• [WORK INSTRUCTIONS]:
Please restate word for word the lines of the entries below from the one with "お多福紫陽花(オタフクアジサイ)" to the one with "Congermuraena howensis I.13893", inclusive, and leave out every picture.
[Opening DATA TO EXAMINE section]
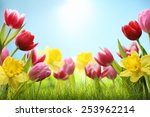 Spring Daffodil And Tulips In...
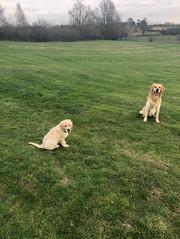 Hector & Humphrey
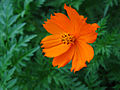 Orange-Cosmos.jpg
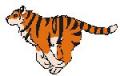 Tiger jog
[Closing DATA TO EXAMINE section]
[Opening DATA TO EXAMINE section]
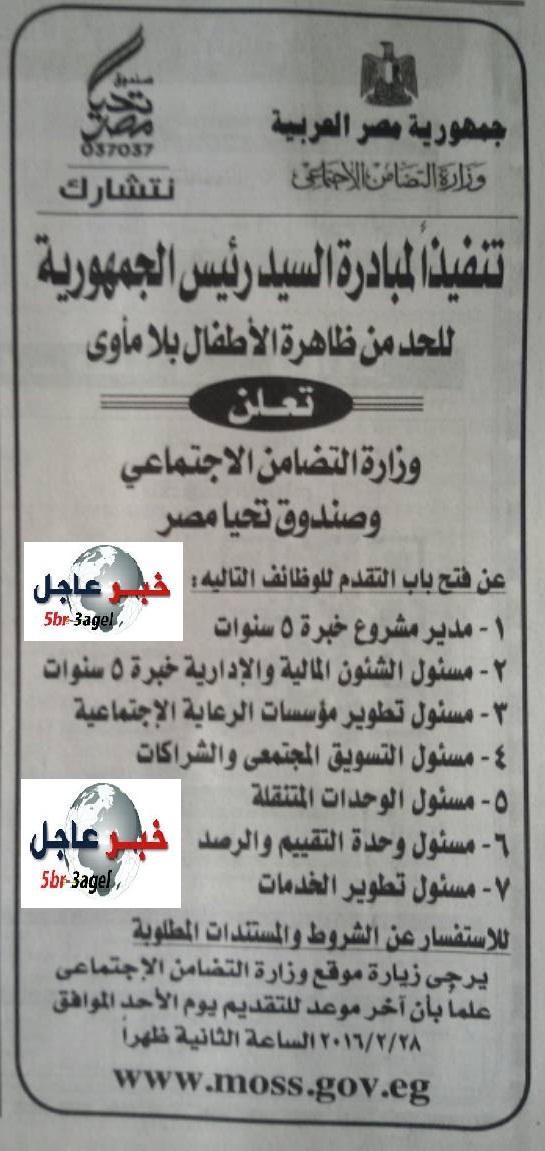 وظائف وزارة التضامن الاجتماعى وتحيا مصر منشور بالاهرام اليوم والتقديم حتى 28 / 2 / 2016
[Closing DATA TO EXAMINE section]
[Opening DATA TO EXAMINE section]
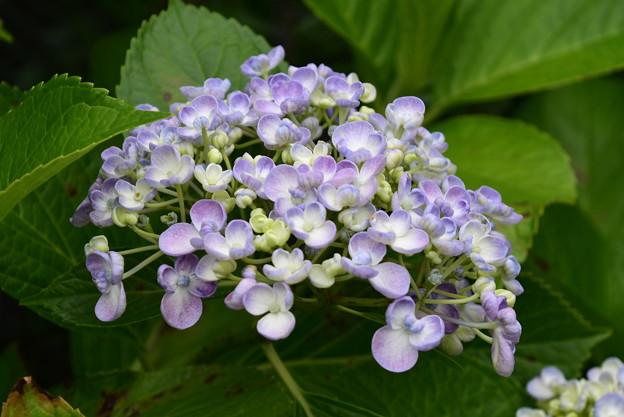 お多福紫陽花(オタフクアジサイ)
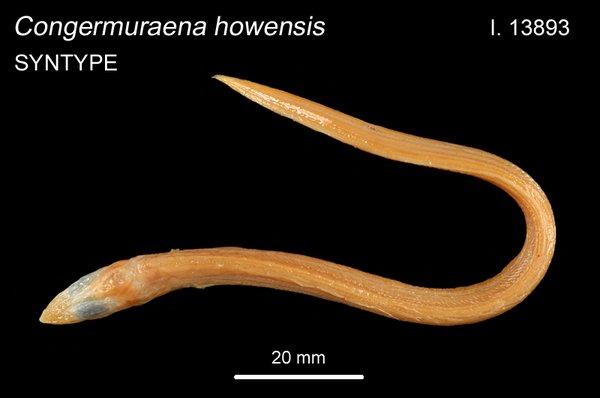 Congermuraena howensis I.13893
[Closing DATA TO EXAMINE section]
• [RESULT OF THE TASK]:
 お多福紫陽花(オタフクアジサイ)
 Congermuraena howensis I.13893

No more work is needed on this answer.